Multi-Platinum selling band Switchfoot concluded its 34-city Appetite for Construction Tour with Relient K and Ruth in Everett, WA Dec. 3.
The benefit tour that hit such major markets as New York City, Los Angeles, Houston, Atlanta, Baltimore, Dallas and more, raised over $100,000 for Habitat for Humanity, a non-profit organization that seeks to eliminate poverty housing and homelessness from the world, and to make decent shelter a matter of conscience and action.
With an average of over 3,000 tickets sold per night, and raising one dollar for every ticket sold for Habitat for Humanity, the impact of the tour leaves a lasting legacy. All of the money raised is going directly back into the local Habitat affiliates in each of the 34 tour markets.
In addition to the monetary contribution, Switchfoot members swapped their musical instruments for building tools and worked side by side with future Habitat homeowners at several build sites across the country, including sites in San Diego, Houston, Seattle (Everett, WA) and Baton Rouge.
The band further met with and gave tickets to top Habitat for Humanity volunteers in tour markets.
"[Our fans have bought] a lot of tickets and CDs and T-shirts and stickers and you leave a tour with those sorts of numbers and people say that's a successful tour. I disagree. That doesn't mean anything," says Switchfoot frontman Jon Foreman in an interview with the Charleston Daily Mail.

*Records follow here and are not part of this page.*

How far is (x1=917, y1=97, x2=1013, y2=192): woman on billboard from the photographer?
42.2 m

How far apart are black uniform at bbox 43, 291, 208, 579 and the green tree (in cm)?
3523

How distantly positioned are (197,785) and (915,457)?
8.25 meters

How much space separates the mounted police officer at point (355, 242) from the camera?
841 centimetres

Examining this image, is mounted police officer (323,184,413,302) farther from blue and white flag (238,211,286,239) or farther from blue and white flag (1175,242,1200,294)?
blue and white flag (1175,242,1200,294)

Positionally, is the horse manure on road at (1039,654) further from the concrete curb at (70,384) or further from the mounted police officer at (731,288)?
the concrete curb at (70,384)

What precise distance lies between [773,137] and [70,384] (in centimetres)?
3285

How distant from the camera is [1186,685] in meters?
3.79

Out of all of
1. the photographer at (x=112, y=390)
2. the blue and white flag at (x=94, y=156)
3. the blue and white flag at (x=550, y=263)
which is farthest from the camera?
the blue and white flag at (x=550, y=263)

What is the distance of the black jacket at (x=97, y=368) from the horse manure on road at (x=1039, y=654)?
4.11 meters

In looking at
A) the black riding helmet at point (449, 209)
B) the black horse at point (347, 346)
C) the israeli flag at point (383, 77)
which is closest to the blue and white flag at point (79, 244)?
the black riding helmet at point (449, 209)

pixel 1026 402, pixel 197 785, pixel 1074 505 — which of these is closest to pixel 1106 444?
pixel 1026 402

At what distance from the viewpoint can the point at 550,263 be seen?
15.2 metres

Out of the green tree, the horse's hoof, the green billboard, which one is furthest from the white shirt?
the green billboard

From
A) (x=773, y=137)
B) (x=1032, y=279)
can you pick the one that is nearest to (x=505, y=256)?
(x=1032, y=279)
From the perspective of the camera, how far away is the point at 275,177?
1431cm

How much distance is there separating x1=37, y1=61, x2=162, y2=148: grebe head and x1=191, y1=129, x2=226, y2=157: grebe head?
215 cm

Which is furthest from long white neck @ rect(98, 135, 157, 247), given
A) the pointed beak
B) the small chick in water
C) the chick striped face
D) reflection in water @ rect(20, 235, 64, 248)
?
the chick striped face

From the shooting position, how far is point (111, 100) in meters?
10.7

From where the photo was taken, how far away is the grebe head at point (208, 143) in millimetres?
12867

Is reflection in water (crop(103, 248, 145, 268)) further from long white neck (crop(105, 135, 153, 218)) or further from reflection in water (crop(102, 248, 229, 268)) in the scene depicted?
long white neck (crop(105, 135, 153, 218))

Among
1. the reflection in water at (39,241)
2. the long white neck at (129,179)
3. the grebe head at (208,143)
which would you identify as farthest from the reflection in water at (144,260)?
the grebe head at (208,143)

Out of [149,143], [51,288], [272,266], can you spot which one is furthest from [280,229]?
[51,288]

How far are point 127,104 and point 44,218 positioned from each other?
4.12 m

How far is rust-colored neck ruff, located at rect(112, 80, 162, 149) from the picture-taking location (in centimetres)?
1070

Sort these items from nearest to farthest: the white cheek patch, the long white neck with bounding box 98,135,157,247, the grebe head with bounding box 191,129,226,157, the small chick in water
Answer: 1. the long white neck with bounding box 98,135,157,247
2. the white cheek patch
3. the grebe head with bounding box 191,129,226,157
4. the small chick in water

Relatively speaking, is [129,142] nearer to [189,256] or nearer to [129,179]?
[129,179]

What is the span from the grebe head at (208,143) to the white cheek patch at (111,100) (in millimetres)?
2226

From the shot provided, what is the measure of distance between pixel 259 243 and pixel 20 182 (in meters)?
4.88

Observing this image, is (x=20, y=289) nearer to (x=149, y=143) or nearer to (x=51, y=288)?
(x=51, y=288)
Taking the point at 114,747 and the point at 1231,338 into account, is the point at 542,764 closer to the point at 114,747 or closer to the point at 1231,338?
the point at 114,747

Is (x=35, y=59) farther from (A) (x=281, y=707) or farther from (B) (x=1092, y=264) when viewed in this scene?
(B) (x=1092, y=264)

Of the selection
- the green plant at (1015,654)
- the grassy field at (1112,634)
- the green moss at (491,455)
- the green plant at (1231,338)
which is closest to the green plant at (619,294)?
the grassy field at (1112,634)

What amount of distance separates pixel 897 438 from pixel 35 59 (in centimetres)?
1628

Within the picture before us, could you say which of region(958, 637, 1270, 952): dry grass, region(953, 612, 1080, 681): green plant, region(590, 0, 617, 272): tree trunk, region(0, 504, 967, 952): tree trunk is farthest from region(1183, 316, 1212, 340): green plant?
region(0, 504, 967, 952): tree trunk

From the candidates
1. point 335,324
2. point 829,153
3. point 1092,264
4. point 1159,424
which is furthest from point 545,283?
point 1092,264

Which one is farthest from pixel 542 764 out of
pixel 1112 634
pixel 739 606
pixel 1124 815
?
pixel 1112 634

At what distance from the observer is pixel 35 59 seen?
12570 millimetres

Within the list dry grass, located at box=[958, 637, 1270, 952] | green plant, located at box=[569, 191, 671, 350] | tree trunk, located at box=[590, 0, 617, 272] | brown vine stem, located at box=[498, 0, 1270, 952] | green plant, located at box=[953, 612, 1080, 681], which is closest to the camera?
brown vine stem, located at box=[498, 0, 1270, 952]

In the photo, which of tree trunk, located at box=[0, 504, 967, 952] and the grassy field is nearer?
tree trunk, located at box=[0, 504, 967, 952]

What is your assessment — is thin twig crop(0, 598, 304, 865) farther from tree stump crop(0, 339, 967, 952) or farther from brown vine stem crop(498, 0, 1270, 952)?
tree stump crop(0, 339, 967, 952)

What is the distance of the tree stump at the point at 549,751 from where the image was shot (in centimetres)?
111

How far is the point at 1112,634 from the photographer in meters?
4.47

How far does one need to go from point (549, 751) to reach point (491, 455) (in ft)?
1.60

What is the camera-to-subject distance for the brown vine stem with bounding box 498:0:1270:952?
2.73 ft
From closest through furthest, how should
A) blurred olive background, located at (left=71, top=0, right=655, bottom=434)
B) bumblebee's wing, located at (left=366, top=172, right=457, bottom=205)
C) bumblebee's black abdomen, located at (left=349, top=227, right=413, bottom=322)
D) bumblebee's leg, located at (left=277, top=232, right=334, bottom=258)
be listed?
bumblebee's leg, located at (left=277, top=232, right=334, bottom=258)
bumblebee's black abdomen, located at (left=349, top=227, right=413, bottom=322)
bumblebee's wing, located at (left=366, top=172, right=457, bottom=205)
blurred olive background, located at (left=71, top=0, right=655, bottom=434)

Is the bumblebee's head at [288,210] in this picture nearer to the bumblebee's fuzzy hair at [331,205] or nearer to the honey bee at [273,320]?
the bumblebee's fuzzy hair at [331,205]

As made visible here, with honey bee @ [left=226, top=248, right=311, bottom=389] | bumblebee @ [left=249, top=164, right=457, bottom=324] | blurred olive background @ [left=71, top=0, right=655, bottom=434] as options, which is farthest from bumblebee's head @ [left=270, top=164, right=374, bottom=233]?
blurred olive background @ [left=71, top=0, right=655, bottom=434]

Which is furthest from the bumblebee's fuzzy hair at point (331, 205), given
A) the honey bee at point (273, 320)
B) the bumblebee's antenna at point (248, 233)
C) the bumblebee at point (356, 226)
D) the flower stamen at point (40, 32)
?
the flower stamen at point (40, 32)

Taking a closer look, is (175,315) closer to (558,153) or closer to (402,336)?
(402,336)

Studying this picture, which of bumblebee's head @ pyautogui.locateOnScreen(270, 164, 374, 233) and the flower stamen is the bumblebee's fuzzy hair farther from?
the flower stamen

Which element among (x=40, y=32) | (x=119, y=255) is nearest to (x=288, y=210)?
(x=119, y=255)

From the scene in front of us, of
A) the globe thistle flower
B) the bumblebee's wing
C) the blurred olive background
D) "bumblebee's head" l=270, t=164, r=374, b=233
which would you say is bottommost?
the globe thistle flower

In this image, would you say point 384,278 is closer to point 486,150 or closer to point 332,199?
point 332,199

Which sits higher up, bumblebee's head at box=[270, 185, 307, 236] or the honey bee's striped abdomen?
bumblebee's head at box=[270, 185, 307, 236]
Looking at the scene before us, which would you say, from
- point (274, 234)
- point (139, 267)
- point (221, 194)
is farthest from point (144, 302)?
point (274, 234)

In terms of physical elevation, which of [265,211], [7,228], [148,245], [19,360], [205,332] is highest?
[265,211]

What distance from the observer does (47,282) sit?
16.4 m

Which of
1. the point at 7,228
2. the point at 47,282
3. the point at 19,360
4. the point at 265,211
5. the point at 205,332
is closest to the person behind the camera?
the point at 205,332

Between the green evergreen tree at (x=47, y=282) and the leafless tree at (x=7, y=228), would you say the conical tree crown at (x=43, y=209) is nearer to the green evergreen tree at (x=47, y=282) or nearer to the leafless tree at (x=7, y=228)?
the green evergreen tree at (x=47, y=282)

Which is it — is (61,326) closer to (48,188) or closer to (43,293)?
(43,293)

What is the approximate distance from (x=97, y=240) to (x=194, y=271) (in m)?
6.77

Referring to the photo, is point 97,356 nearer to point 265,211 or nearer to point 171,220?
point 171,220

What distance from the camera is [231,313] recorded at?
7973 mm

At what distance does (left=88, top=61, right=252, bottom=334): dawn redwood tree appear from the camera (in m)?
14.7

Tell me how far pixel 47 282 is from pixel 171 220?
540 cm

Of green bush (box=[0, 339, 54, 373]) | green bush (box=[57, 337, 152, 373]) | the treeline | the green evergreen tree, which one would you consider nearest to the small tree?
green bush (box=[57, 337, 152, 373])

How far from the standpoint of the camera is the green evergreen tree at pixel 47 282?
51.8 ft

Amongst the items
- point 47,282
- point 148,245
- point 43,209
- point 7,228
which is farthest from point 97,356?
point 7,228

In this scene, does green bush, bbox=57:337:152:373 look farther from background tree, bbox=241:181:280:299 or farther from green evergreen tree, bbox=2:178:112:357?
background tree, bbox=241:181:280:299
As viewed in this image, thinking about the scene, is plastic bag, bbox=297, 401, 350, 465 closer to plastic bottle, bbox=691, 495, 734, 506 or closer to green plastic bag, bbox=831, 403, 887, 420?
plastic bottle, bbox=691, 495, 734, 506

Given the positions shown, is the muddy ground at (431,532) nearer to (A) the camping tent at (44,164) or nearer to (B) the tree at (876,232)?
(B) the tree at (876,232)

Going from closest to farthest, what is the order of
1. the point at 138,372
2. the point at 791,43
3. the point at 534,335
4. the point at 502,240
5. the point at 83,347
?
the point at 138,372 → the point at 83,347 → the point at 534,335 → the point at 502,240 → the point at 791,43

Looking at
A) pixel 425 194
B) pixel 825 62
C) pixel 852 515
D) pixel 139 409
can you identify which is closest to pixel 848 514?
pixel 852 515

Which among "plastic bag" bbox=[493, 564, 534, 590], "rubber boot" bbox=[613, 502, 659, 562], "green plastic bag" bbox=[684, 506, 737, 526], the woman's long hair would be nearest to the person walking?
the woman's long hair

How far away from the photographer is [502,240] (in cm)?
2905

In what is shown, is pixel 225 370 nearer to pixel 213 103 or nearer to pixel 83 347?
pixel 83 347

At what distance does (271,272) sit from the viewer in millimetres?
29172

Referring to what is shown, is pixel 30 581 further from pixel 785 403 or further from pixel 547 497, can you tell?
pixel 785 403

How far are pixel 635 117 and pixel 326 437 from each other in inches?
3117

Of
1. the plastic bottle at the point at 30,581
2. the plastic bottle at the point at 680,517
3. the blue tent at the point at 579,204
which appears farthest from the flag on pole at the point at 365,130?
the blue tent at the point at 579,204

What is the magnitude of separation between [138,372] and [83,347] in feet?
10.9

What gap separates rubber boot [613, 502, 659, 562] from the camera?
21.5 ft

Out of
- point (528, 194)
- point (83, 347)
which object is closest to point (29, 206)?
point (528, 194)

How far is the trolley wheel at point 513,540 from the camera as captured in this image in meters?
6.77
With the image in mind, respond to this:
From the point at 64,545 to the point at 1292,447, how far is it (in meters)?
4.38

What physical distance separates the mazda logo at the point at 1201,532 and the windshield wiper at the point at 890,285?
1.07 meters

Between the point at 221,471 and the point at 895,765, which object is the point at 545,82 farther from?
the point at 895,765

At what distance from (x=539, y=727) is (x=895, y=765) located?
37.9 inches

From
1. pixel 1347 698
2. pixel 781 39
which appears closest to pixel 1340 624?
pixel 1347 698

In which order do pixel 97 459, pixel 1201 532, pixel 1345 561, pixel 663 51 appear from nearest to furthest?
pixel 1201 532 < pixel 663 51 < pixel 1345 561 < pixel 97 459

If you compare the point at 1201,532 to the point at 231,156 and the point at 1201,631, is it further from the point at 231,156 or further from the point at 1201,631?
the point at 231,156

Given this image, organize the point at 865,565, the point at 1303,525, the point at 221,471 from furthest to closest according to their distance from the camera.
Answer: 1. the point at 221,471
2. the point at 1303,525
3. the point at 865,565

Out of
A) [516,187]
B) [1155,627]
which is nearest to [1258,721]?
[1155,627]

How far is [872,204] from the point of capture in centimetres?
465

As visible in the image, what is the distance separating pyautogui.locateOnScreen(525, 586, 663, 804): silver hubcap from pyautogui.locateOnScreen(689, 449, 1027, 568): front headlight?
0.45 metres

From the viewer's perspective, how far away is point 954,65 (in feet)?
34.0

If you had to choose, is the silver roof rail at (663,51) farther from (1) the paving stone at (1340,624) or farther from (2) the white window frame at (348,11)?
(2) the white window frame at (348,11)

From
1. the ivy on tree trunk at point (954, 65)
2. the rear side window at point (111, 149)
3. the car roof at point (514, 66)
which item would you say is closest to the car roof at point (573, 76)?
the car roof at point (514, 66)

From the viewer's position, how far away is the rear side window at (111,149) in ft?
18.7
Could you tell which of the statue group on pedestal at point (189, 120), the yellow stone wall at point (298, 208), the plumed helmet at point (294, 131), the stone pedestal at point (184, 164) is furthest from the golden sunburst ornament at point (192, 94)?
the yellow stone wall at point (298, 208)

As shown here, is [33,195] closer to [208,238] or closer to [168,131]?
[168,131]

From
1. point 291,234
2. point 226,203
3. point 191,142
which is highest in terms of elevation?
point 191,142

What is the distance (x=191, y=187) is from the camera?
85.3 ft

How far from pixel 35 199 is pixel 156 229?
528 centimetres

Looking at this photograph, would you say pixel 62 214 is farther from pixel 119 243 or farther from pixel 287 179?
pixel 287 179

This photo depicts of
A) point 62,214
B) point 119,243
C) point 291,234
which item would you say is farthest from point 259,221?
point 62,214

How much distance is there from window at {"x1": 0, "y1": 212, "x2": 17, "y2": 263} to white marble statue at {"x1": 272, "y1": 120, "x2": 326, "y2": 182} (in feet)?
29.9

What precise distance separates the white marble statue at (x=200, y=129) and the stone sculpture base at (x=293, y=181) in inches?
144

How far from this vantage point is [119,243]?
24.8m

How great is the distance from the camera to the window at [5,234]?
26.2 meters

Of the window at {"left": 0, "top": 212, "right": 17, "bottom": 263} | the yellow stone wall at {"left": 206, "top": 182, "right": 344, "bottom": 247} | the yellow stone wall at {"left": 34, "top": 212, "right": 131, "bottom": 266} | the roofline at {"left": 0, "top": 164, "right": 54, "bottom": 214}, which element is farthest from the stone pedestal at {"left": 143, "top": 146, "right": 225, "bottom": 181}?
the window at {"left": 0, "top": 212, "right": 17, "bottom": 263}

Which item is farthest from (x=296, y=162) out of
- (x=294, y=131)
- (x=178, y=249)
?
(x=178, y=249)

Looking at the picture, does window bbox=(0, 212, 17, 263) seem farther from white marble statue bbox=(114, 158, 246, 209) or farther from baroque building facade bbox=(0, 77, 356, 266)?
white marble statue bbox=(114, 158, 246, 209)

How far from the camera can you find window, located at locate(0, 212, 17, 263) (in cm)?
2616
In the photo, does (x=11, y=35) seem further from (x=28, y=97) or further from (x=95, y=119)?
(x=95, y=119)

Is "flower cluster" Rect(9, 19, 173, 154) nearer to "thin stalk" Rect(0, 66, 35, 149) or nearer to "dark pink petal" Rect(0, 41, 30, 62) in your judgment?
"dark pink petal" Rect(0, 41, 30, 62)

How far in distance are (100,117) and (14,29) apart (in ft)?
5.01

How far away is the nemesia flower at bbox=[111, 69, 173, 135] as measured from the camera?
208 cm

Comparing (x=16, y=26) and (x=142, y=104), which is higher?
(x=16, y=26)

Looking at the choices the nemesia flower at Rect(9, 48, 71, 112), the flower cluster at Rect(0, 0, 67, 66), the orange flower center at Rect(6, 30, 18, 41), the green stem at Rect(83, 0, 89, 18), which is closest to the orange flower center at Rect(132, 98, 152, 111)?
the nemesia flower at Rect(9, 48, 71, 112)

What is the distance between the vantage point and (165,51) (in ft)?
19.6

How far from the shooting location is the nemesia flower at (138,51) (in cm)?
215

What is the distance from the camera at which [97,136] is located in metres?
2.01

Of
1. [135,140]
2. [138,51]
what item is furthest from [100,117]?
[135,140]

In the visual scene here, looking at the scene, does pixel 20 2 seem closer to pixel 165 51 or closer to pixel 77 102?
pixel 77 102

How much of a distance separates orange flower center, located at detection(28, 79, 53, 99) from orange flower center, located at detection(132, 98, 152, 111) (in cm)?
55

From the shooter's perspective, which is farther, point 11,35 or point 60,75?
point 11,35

"I want us to have a touring history that has impacted people in other ways than selling them a product.
"To plug them into an amazing organization like Habitat is an honor. For us it's a chance to donate more than money...if people can't donate money, they can still use their hands to help."
Switchfoot guitarist, keyboardist Jerome Fontamillas echoed in an interview with the Mobile Register that Habitat for Humanity's focus and efficiency are what won the band's support. "The thing that excites me about Habitat is the idea that it is local.
"They've got an incredibly tight ship as far as how much of the money actually goes directly into the houses. The thing that blew me away the most is that they've housed more than a million people around the planet."
"One of the beauties about Habitat for Humanity is that there is virtually an endless range of opportunities for people to contribute?and to become part of the solution. Our friends in Switchfoot are an inspiring example of this," says Habitat for Humanity CEO Jonathan Reckford.